=== Begin Enclosure ===

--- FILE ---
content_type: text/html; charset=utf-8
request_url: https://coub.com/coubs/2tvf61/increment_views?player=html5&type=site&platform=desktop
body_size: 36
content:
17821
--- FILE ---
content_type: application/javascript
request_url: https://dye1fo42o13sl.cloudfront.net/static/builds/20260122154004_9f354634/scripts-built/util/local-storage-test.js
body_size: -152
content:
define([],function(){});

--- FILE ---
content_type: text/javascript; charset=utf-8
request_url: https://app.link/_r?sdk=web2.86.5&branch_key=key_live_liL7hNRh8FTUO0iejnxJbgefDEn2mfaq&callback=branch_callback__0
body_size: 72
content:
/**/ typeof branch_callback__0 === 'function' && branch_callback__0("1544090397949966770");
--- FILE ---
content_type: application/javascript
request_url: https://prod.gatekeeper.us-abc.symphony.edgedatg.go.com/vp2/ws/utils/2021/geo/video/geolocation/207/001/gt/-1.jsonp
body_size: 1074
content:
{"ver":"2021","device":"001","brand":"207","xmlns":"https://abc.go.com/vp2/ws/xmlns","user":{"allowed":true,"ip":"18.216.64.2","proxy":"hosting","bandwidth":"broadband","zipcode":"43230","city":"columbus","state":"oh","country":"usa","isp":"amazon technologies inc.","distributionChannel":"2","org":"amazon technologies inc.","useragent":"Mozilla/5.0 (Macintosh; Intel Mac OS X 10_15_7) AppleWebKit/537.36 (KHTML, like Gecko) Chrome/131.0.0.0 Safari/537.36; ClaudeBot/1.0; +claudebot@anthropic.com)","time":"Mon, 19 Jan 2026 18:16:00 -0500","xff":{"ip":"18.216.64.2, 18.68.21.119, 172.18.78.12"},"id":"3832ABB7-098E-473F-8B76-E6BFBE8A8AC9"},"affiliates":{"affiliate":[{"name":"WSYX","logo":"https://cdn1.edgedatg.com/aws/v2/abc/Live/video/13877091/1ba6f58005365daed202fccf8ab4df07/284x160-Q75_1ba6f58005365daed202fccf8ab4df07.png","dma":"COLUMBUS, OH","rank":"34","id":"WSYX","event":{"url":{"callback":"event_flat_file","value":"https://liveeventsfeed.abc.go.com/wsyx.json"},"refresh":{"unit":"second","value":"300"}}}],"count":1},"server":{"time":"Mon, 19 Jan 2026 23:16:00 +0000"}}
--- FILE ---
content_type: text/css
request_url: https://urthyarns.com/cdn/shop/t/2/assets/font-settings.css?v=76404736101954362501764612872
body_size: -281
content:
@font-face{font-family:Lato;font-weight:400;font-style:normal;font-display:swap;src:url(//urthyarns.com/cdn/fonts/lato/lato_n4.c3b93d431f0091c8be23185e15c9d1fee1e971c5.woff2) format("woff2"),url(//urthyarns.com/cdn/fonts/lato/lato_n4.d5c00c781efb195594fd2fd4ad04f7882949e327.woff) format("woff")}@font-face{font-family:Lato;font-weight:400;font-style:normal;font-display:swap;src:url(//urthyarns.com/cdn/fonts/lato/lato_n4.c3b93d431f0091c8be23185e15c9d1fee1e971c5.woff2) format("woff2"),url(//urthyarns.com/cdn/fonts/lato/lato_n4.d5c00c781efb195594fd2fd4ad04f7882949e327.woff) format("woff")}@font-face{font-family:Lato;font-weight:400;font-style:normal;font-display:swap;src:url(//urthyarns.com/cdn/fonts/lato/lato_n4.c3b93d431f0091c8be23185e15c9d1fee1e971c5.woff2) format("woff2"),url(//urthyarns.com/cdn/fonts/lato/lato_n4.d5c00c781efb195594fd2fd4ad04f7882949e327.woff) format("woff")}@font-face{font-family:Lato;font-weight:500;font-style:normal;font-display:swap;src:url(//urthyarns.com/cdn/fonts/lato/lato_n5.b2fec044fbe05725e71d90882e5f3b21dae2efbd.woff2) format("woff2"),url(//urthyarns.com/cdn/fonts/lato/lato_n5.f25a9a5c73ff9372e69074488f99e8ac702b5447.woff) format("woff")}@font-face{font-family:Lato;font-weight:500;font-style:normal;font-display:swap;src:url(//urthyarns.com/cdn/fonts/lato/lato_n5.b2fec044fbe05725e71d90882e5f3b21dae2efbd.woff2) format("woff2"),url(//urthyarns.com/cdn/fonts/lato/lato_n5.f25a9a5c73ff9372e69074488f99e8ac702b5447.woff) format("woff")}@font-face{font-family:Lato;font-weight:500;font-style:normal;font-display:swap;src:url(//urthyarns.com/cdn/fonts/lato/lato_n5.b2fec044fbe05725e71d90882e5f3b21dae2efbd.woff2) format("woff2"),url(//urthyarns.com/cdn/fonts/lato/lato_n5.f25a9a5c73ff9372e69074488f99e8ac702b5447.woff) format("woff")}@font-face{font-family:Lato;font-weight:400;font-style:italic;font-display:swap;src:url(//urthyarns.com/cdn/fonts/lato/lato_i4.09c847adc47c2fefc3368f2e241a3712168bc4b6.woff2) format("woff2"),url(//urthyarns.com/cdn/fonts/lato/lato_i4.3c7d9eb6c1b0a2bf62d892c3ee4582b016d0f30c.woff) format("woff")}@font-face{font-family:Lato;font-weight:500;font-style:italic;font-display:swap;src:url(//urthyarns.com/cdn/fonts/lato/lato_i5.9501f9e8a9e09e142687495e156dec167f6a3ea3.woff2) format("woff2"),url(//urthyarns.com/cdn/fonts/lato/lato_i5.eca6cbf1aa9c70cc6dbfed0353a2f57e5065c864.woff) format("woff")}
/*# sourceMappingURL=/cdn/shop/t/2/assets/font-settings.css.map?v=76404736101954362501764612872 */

=== End Enclosure ===

What to do —
For every line of the records that has the word "assets" in it, make a copy.

Solved problem —
request_url: https://urthyarns.com/cdn/shop/t/2/assets/font-settings.css?v=76404736101954362501764612872
/*# sourceMappingURL=/cdn/shop/t/2/assets/font-settings.css.map?v=76404736101954362501764612872 */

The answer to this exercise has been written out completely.